A proposed total redevelopment of the Chevron station at 7th Avenue and Bethany Home Road, first built in 1957, has caused some concern among residents living near the property.
John Afshar and his family have owned the station, and the vacant lot directly to the south, since December 2000. Earlier this year his company, Caspian Sea Inc., filed several requests with the city’s Planning Department to allow the site to be completely redeveloped with a drive-through car wash and convenience store with higher-end packaged beer and wine sales.
In order to redevelop the site, Afshar needs a use permit for the alcohol sales, a use permit to extend the development 15 feet into his southern lot (which is zoned R-5, residential), and two variances to reduce landscape setbacks on all sides and the building setback just to the south.
The proposal calls for the convenience store to face north, with the 10-foot driveway of the carwash circling behind it—into the southern lot—before hooking back up to the east side of the commercial corner, where the new car wash will sit.
The proposed car wash on the far east side of the lot has caused concern among nearby residents, who expressed their opposition at a July 8 meeting between Ashfar and about 16 residents.
The neighbors were not happy with the placement, the potential noise impact, or the height of the car wash, which will be about 14 feet.
Ashfar told the residents that the car wash will only operate from 7 a.m. to 7 p.m. in the spring and summer, and likely will shut down earlier in the fall and winter as it gets darker much earlier in the evenings.
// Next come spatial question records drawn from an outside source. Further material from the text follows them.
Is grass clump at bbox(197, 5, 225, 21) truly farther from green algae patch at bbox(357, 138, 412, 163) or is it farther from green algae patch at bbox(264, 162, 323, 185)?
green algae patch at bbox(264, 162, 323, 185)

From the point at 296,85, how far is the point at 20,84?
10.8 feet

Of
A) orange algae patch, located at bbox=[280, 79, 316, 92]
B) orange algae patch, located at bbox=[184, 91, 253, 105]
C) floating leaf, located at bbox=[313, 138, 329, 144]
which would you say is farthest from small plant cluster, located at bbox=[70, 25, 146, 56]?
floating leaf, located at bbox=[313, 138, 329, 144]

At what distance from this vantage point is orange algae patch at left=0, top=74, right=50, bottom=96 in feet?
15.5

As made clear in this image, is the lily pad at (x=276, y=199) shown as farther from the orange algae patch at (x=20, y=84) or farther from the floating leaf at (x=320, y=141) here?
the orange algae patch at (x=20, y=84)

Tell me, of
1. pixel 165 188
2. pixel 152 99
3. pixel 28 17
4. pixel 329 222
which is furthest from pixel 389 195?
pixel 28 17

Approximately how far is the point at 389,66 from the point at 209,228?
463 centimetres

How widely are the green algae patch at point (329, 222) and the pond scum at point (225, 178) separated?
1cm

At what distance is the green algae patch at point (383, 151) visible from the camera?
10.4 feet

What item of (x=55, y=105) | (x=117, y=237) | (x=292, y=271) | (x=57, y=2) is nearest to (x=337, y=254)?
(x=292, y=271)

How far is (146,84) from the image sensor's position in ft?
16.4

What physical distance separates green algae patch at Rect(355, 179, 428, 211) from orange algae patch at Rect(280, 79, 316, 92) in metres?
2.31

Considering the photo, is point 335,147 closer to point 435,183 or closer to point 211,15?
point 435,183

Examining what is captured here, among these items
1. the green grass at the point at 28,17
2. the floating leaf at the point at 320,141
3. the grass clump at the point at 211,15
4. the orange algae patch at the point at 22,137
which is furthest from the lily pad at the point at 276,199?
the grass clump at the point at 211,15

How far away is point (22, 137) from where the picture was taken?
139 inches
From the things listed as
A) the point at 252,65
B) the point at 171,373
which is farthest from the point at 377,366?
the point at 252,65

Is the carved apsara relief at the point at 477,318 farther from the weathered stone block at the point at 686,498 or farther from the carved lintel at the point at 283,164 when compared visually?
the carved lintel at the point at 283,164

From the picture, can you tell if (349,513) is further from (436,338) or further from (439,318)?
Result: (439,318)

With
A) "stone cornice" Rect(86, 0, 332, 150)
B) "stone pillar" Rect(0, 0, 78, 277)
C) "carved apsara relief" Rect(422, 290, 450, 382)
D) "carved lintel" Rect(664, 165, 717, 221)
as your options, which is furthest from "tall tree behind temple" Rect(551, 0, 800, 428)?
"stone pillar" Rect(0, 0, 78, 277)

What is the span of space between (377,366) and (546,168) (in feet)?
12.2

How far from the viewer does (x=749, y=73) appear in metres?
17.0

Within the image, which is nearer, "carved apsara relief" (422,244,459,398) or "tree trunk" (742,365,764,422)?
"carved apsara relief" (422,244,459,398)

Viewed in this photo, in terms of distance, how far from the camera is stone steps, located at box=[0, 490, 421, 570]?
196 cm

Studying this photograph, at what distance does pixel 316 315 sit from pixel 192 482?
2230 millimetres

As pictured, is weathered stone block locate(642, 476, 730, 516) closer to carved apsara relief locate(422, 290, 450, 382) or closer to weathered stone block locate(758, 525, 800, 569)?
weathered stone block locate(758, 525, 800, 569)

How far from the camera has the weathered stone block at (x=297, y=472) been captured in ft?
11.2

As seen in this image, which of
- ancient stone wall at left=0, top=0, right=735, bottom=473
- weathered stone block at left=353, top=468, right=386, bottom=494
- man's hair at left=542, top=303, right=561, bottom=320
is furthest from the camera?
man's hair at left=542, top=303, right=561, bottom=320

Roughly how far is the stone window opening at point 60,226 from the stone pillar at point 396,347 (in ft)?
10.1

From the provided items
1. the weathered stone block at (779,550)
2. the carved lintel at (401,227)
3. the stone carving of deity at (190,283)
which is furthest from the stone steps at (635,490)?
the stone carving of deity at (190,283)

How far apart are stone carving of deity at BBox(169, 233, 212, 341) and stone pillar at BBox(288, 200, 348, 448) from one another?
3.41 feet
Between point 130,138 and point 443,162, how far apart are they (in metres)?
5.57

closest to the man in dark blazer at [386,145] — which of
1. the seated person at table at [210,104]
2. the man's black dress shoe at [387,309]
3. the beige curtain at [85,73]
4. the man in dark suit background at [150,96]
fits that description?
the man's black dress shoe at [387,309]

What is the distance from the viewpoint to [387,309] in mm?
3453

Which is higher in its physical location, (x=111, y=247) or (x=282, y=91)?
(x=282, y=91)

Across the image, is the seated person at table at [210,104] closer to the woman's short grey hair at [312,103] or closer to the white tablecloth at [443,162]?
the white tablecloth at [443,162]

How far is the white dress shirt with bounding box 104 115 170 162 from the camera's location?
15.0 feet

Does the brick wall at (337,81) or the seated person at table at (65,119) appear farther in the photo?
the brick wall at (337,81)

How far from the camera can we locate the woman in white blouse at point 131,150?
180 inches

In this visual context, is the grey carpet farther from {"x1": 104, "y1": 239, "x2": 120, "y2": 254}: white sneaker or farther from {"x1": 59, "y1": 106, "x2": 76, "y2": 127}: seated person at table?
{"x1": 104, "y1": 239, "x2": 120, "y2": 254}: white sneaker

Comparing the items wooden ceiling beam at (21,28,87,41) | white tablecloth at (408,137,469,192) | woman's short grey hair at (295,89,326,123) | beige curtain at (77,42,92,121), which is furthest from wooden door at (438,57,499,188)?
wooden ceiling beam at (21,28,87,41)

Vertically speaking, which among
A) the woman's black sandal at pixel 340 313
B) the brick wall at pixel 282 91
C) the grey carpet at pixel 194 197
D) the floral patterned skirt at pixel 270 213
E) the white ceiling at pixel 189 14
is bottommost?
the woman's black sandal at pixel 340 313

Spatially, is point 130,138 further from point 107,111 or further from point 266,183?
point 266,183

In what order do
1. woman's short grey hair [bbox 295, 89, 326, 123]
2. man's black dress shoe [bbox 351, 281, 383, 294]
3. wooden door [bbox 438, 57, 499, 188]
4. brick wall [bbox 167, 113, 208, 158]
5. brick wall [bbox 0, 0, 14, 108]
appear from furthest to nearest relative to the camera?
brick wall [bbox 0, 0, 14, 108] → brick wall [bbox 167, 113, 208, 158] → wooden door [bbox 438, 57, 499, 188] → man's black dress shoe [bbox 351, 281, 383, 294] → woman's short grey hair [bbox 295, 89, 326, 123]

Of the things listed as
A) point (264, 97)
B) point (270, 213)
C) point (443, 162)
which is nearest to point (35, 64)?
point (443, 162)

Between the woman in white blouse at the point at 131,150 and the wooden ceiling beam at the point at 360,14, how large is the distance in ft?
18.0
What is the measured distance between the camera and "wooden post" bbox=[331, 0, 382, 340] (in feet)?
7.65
He also has commissioned a noise study, which looked at existing drive-through car washes at other stations that are using the latest technology similar to what his proposed car wash will have to determine the noise level impact on the immediate surrounding area.
Residents also did not like the driveway for the car wash coming into his residentially zoned lot to the south, but Ashfar said that he couldn’t shift everything more to the north because of an existing APS easement. An R-5 zoning designation does allow for a slightly heavier use than a single-family home, such as a daycare center, preschool or apartments. Ashfar says he has no plans at this time to develop the remainder of that lot, and will landscape the rest of it, serving as a buffer to the Palo Verde Drive homes to the south.
The convenience store is planned to have limited grocery items, such as bread, milk and snacks, along with pre-made breakfast and packaged lunch items that can be heated in a microwave, if needed. Ashfar also wants to sell high-end packaged beer and wine, something neighborhood residents have protested, saying that with a Circle K kitty-corner from the Chevron, there is no need to add more liquor sales to the area.
Ashfar emphasizes it will be a different product, and therefore a different clientele, from Circle K, which sells single cans and bottles of beer. Ashfar says his market only will sell microbrewed or specialty beers and a more sophisticated wine selection, something someone might pick up on the way home for dinner or a social event.
The city was set to look at Ashfar’s requests at a July 23 meeting, but he asked for a continuance so that the studies he had commissioned on noise, traffic patterns, and crime statistics could first be completed. The hearing has been rescheduled for Thursday, Aug. 27, at 3:30 p.m. at City Hall.
In the meantime, Ashfar and his representatives were set to meet again with the neighborhood in the first week of August in order to present the study results and answer more questions. Neighbors say they want to see a compromise plan, one without a car wash and without liquor sales. But Ashfar contends that he needs those income-generating items in order to help pay off the $2 million loan he is obtaining for this redevelopment.